Total War Saga: Troy – Mythos — The differences between the Historical, Mythological, and Truth Behind the Myth game modes
Which modes are available?
Here’s the gist on the availability of these modes in Total War Saga: Troy:
- Truth Behind the Myth – The default game mode. If you’ve played Troy before, then this is something you’ve gotten used to. Our previous guides for your runs as Achilles, Agamemnon, Hector, Penthesilea, Hippolyta, and others are based on this mode.
- Historical – This mode is added as part of a free update once Mythos launches. You don’t need to own Mythos to play this mode.
- Mythological – This mode is only available if you own the Mythos expansion.
Note: You can select which mode you’d like to play prior to starting a campaign or a custom battle.
Gameplay, unit, and aesthetic differences
Truth Behind the Myth still retains its “cosplaying” troops (i.e., human units that have attires to make them look like a monster). However, Mythological mode takes things up a notch as it has the biggest changes. Here, the unit models have been drastically altered. Creatures have a wilder or more otherworldly look. They’re no longer depictions of what they might have been as seen by people thousands of years ago. Instead, they’re full-on denizens of legend. Minotaurs, cyclops, harpies, gorgons, and others are actual monsters now.

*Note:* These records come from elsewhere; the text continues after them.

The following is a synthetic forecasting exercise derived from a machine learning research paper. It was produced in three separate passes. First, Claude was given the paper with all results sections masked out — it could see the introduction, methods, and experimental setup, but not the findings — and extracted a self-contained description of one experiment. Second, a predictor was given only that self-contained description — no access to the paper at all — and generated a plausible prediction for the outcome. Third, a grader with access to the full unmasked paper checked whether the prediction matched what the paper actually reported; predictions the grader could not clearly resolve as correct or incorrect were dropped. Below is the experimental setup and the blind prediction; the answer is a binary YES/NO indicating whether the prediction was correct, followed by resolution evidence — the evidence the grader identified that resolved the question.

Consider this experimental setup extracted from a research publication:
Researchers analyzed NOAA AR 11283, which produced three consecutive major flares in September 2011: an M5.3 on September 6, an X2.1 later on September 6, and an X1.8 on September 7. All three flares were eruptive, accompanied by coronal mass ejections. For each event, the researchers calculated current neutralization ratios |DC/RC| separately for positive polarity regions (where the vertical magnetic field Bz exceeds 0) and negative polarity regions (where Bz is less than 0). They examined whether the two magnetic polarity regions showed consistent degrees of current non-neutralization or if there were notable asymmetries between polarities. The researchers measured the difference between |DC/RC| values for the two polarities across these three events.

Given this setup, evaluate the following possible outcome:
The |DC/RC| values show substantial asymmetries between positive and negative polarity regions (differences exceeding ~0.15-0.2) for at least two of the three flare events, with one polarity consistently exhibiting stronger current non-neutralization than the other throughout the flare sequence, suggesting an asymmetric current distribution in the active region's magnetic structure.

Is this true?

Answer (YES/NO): NO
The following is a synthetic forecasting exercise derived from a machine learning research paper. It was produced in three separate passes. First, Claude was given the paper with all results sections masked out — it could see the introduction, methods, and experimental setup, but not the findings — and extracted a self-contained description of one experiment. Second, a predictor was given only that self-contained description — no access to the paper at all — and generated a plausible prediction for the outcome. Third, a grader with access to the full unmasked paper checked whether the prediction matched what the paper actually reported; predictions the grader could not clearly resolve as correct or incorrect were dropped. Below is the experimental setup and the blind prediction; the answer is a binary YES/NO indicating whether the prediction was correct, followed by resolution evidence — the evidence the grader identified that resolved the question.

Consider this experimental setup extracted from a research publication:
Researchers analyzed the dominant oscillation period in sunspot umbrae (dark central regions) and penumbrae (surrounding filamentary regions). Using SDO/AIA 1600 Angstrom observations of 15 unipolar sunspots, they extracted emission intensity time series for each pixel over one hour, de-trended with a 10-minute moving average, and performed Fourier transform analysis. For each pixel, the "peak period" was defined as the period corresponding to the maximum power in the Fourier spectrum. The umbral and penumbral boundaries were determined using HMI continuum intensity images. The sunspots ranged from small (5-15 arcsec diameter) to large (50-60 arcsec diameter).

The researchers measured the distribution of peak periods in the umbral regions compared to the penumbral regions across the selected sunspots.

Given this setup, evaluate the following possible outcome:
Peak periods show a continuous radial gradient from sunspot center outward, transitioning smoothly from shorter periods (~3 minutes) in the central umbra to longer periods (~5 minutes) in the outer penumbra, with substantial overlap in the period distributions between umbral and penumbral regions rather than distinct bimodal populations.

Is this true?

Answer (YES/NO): NO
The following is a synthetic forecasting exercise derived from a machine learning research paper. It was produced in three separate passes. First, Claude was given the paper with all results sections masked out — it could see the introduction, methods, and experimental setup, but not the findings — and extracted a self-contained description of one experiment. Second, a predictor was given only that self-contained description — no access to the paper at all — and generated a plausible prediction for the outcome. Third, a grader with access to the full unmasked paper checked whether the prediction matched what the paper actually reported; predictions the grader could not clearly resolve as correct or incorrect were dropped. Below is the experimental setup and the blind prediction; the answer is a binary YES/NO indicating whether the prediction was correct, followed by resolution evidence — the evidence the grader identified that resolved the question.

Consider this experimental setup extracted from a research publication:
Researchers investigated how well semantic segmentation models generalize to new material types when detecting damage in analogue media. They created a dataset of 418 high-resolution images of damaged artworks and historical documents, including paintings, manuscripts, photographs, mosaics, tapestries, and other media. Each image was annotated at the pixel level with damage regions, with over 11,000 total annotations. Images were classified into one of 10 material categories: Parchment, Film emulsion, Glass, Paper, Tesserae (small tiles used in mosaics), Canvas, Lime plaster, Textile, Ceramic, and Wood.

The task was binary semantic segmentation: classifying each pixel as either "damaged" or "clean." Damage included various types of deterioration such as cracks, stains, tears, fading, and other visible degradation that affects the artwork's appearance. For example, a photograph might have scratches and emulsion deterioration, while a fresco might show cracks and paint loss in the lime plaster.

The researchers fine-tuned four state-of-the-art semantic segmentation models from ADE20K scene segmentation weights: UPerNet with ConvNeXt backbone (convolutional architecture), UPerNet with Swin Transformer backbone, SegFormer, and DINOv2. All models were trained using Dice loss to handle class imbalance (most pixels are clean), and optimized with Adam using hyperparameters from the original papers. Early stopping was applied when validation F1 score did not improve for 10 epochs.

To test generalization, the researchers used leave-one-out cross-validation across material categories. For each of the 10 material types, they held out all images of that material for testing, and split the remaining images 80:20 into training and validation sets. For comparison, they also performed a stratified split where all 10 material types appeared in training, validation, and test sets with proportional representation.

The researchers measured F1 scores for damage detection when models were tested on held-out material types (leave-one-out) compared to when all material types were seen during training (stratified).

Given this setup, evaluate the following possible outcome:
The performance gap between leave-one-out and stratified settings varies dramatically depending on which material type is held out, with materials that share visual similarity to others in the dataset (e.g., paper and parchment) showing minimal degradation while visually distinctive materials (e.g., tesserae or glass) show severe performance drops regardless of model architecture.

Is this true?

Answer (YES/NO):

Similarly, the campaign maps and battle maps have undergone some changes, too. On the campaign map, you’ll see statues and shrines of these beings. Meanwhile, the battle maps have towering structures or massive skeletons in the distance. Likewise, increasing your favor with a god or goddess and subsequently offering a prayer to them unlocks spells known as Divine Abilities. It’s definitely more immersive, in a way, due to a mix of fantasy and mythology.
Additionally, you may encounter rogue armies that are independent of other factions. Taking them out nets you a mythological unit in your recruitment pool.
The monsters of Mythological mode
A key component in a Mythological mode campaign is the Mythic Expedition. These have multiple steps and, once completed, you’ll be able to battle a monster like the Griffin Patriarch, the Lernaean Hydra, or Cerberus. Winning this battle allows you to recruit that monster into your forces. In turn, they can use their specialties and unique units (i.e., cyclopean followers and lesser griffins for the Griffin Patriarch, poison-infused cultists for the Hydra, and shades of the Underworld for Cerberus).
These beasts have their own resources that provide boons, post-battle options, and battle abilities. You’ll have fun ripping apart your opponents, causing infernal flames to erupt, or casting poisonous blasts.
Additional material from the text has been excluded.